The first five long-liners were auctioned, going for only two or three thousand dollars each... the cheapest being the 150 foot Catharine that had almost sank in the harbour, because the watchman for the ships had been drunk in my messroom and had passed out, went for only a thousand dollars. When the Nam Hae 67 was offered for opening bids, I put up my hand for the first thousand. 
There was much murmuring in the Court House, once the bids reached US $8,000, and all their eyes were flicking back and forward between me and a local American businessman. We kept on bidding against each other, with everyone shaking their heads at my bid of US $11,000. I had been authorized to bid up to US $25,000, but asked to try to keep it below US $20,000.
The Marshal eyeballed me, and asked why I wanted another ship... to make a catamaran, he suggested.

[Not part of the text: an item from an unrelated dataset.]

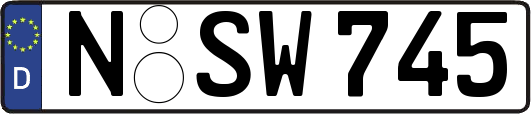 N-SW745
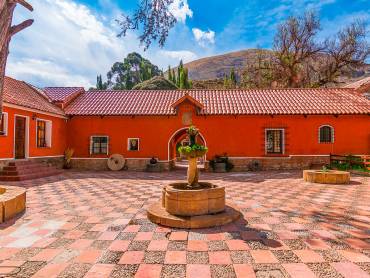 Museo Cayara |  Marco Antonio Torres Cardozo, Museo Cayara / Chamleon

Everyone in the Court Room laughed. He told me that I'd be spending the night in his cells, if I was messing him about. He reminded me that I had to pay 10% of my bid as a deposit within an hour of the end of the auction. I'd been asked by Graham Stace not to let anyone know that I was bidding on their behalf, as this could price them out of the market. 
I bid again to US $13,000, with the sweat running down my back, even in the air-conditioned Court Room. By now, there was absolute silence, as they all looked towards the local businessman, who shook his head. The hammer went down on my last bid, and I sighed in utter relief. I excused myself from the Court Room, and told the Marshal that I was going to the bank to get the US $1,300 deposit, and he pointed at the clock, reminding me that I had one hour.

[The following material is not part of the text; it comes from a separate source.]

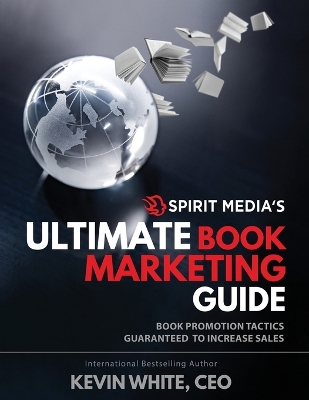 Book cover for SM's Ultimate Book Marketing Guide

Walking as fast as I could to the shipping agent that Graham Stace had given to me as their representative in Pago Pago, I collected their chequer with utter relief and returned to the Court House to pay the deposit. The Marshal was stunned, as he'd sent one of his officers to keep an eye on me, sure that he was having me in his cells that night for waiting his time.
Martin Petiffer arrived from New Zealand, to take charge of the conversation of the Nam Hae 67, and arranged for her to go up on the local slipway. I was a happy man when he handed me my chequer for US $650, the agreed five percent of the purchase price... not bad for an hour's work. The Nam Hae 67 was renamed the Maritime Reefer, but was always referred to as the Marijuana Reefer. She sailed with half a dozen of my crew for Penrhyn Island, in the Northern Cook Islands, but her refrigeration broke down, so she headed for Rarotonga, the capital of the Cook Islands.
A few weeks after her arrival, a cyclone hit the Cook Islands, and the Maritime Reefer broke her moorings in the harbour. With only old Archie on board as watchman, who was drunk at the time... again... she banged her way about in the dock, until she finally went out through the pier-heads. He managed to jumps ashore as she banged up against the pier-head wall, but forgetting to take a rope with him to secure the ship. She made her way out into the open ocean, to fetch up on the fringing outer reef alongside the wreck of the famous schooner, Wanderer. Whether she was recovered or not, I never found out, so rest in peace, the Maritime Reefer. All the best, Cpt Dick Brooks.